* Passage *

Introduction
In this article, I am going to show you the importance of data warehouse? Why and when does an organization or company need to plan to go for data warehouse designing? We will take a quick look at the various concepts and then by taking one small scenario, we will design our First data warehouse and populate it with test data.
If you are thinking what is data warehouse, let me explain in brief, data warehouse is integrated, non volatile, subject oriented and time variant storage of data. Whenever your data is distributed across various databases, application or at various places stored in different formats and you want to convert this data into useful information by integrating and creating unique storage at a single location for these distributed data at that time, you need to start thinking to use data warehouse.
In another case, if your daily transactional data entry is very huge in your database, maybe millions or billions of records, then you need to archive these data to another Archive database which holds your historical data to remove load from live database and if you are creating your two dimensional report on this archive database then your report generation is very slow on that data it may take couple of minutes to couple of hours or it can give you timeout error. On this two dimensional data, even you cannot do any type of trend analysis on your data, you cannot divide your data into various time buckets of the day or cannot do study of data between various combination of year, quarter, month, week, day, weekday-weekend. In this scenario to take perfect decision on the basis of your historical data, you have to think to go for designing of data warehouse as per your requirement, so you can study data using multiple dimensions and can do better analysis to take accurate decision.
Designing of data warehouse helps to convert data into useful information, it provides multiple dimensions to study your data, so higher management can take Quick and accurate decision on the basis of statistics calculated using this data, this data can also be utilized for data mining, forecasting, predictive analysis, quicker reports, and Informative Dash board creation, which also helps management in day to day life to resolve various complex queries as per their requirement.
Now a day’s users need to have self service BI (Business Intelligence) capabilities so they can create reports on their own (Ad-Hoc reports) and can do analysis of data without much technical knowledge. Data warehousing is a business analyst's dream - all the information about the organization's activities gathered in one place, open to a single set of analytical tools. But how do you make the dream a reality? First, you have to plan your data warehouse system. So modeling of data warehouse is the first step in this direction.
Scenario
X-Mart is having different malls in our city, where daily sales take place for various products. Higher management is facing an issue while decision making due to non availability of integrated data they can’t do study on their data as per their requirement. So they asked us to design a system which can help them quickly in decision making and provide Return on Investment (ROI).

Scene question records:
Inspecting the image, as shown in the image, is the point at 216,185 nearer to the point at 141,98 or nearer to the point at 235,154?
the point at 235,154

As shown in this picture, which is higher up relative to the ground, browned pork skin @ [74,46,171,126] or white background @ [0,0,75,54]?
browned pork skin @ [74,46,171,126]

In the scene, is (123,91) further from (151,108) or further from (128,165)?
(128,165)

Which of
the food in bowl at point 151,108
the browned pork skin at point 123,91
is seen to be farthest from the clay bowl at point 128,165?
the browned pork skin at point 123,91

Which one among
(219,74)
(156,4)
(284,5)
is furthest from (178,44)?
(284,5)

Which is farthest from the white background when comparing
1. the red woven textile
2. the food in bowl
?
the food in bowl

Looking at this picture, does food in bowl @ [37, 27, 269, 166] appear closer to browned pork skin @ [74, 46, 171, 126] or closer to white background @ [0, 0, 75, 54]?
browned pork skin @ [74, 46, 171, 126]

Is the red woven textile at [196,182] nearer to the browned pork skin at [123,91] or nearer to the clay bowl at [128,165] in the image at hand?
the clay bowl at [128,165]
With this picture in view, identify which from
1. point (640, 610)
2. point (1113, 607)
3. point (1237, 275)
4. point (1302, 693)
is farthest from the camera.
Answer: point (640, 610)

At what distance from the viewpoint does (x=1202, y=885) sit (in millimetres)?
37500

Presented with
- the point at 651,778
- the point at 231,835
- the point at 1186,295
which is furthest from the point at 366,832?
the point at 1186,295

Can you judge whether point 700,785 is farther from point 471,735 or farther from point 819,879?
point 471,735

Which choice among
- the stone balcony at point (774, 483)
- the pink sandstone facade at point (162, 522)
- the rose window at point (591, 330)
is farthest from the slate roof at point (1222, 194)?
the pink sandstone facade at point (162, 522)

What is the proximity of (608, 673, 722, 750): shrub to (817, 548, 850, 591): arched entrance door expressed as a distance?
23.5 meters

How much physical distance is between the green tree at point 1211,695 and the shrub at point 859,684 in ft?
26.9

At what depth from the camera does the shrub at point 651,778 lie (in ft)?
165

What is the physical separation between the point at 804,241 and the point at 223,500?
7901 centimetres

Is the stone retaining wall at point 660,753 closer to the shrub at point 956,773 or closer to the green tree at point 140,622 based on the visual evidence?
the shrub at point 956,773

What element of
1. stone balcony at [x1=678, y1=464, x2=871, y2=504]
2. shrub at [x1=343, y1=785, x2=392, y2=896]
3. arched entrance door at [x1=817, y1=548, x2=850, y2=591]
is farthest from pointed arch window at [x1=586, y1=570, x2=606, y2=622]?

* Short problem *
Write out the part of the data warehouse article above starting at "Now a day’s" and ending at "in this direction.", word for word.

* Task response *
Now a day’s users need to have self service BI (Business Intelligence) capabilities so they can create reports on their own (Ad-Hoc reports) and can do analysis of data without much technical knowledge. Data warehousing is a business analyst's dream - all the information about the organization's activities gathered in one place, open to a single set of analytical tools. But how do you make the dream a reality? First, you have to plan your data warehouse system. So modeling of data warehouse is the first step in this direction.